Apologie de la liturgie « grégorienne »

publié dans la doctrine catholique, regards sur le monde le 8 septembre 2016


 Apologie de la liturgie « grégorienne »

SOURCE – Lettre à Nos Frères Prêtres – FSSPX France – n°70 – juillet 2016


Le pape saint Grégoire le Grand (540-604) fut l’un des principaux ordonnateurs et réformateurs de la liturgie romaine. C’est donc à bon droit qu’on peut nommer cette liturgie, dont le dernier Code des rubriques date de 1962, la liturgie « grégorienne ».

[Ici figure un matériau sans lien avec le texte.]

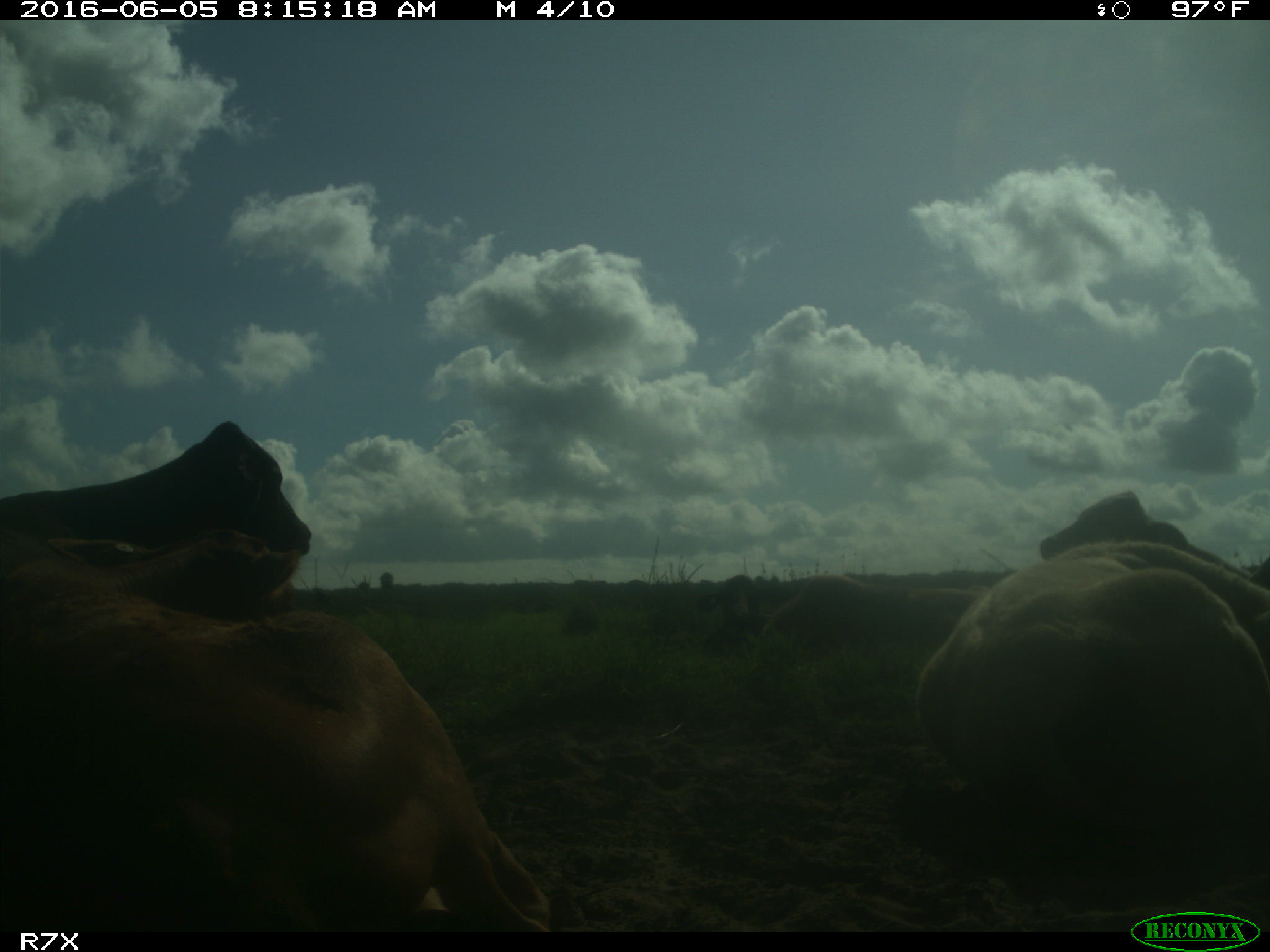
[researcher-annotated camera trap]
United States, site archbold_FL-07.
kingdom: Animalia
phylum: Chordata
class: Mammalia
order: Artiodactyla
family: Bovidae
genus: Bos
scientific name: Bos taurus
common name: domestic cow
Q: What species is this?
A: Bos taurus (domestic cow).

En la célébrant, et parce que chacun risque chaque jour d’être pris par la routine, ou au moins par les obligations diverses et pressantes de la vie quotidienne, on est facilement exposé à oublier la valeur, l’intensité, la beauté de cette liturgie, et à voir s’obscurcir son propre regard spirituel.
C’est donc pour réveiller cette attention de l’âme, cette vision intérieure des richesses divines de la liturgie « grégorienne », que nous proposons dans les lignes qui suivent une modeste réflexion sur certains points forts de ce rite extraordinaire.
Par lui, en effet, nous entrons en communion avec les Pères de notre foi, nous nous confrontons vigoureusement avec l’héritage qu’ils nous ont transmis, nous sommes en relation avec les chrétiens de tous les temps et de tous les lieux, nous recevons l’aliment d’une riche vie chrétienne, dans le parfait respect de notre liberté intérieure et des élans spontanés de notre âme.
C’est pourquoi nous avons le devoir de continuer à transmettre dans son intégrité ce précieux trésor que nos prédécesseurs nous ont légué avec amour.

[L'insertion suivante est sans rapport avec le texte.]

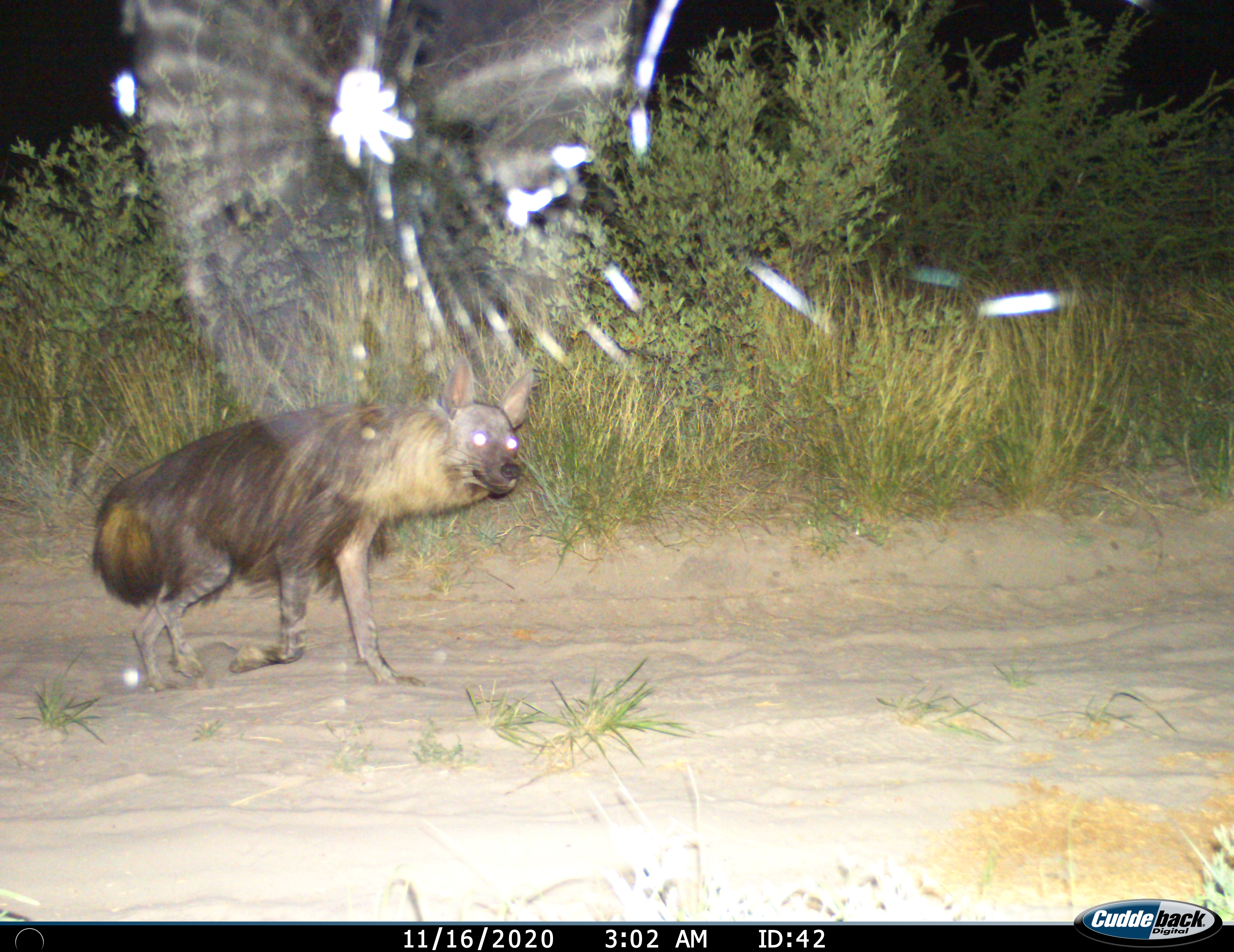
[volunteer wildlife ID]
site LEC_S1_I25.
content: unidentified animal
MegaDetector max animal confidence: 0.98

§-1  Un héritage a recevoir

 La religion chrétienne n’est pas d’abord fondée sur une spéculation philosophique ou scientifique, mais s’enracine plutôt dans une histoire précise. C’est en ce sens que la vie catholique est essentiellement une Tradition, c’est-à-dire la transmission ininterrompue de réalités concrètes qui contiennent le mystère divin.
On ne peut être chrétien sans se sentir profondément relié à tous les siècles qui nous ont précé- dés : nous n’inventons pas notre foi, elle nous a été donnée. Tout ce qui réalise et rend présent cette continuité historique se situe ainsi au cœur de la vie chrétienne, de l’identité catholique.

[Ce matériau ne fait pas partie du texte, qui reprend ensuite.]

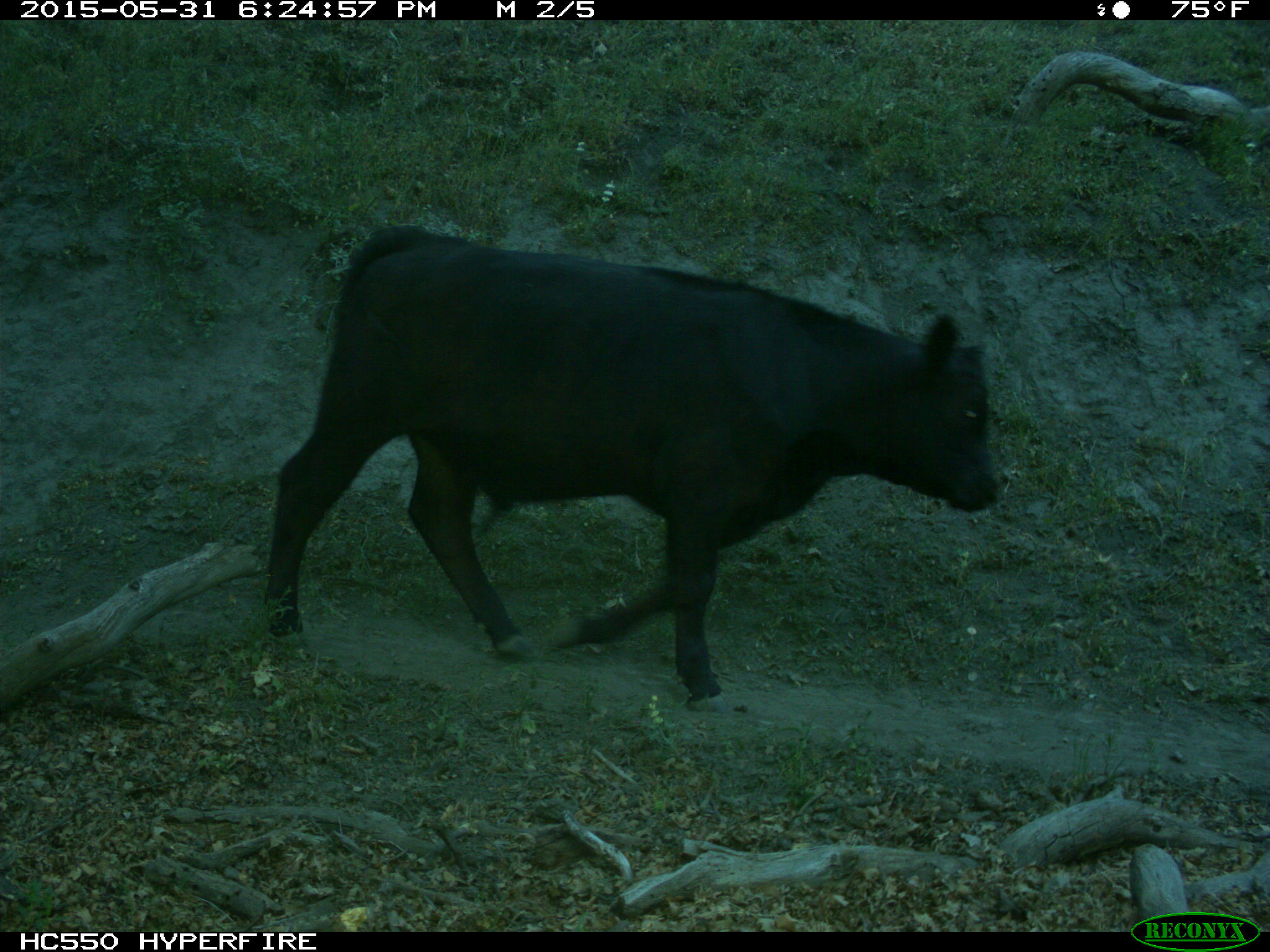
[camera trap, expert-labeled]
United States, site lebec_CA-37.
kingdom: Animalia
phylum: Chordata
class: Mammalia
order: Artiodactyla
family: Bovidae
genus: Bos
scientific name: Bos taurus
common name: domestic cow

Le contact avec les Pères dans la foi

Or, précisément, la liturgie « grégorienne » a le mérite inappréciable de demeurer, après quinze siècles, très fidèle au noyau primitif de la vie chrétienne. Elle contient, en effet, de nombreux textes et rites très antiques qui se sont conservés substantiellement inchangés depuis le début de la vie publique de l’Église.
Malgré les aléas de l’histoire, ces rites et ces formules s’enracinent sans rupture grave jusqu’au tréfonds de la vie ecclésiale des premières communautés chrétiennes et même, pour certains, dans le culte synagogal. En ce sens, la liturgie « grégorienne » permet un contact direct et sans cesse renouvelé de chaque chrétien avec l’Église primitive, avec les Pères de notre foi.
Nous parlons ici d’un contact charnel, physique. Il ne s’agit pas d’avoir « les mêmes idées », « la même vision générale » que les fondateurs de notre Église. Il ne s’agit même pas seulement d’avoir « la même foi » qu’eux. Il s’agit véritablement de redire après eux les mêmes formules, de refaire les mêmes gestes, de remettre nos pas dans les leurs.
Lorsque nous célébrons tel office, comme la fête de Noël, l’Épiphanie, le Mercredi des Cendres, le jour des Rameaux, la Veillée pascale, la Pentecôte, nous sommes transportés plus d’un millénaire en arrière et nous revivons ce qu’on vécu nos Pères dans la foi. Nous sommes avec eux, dans les basiliques romaines, dans les églises de la Gaule, avec les missionnaires bénédictins envoyés par saint Grégoire en Angleterre, etc.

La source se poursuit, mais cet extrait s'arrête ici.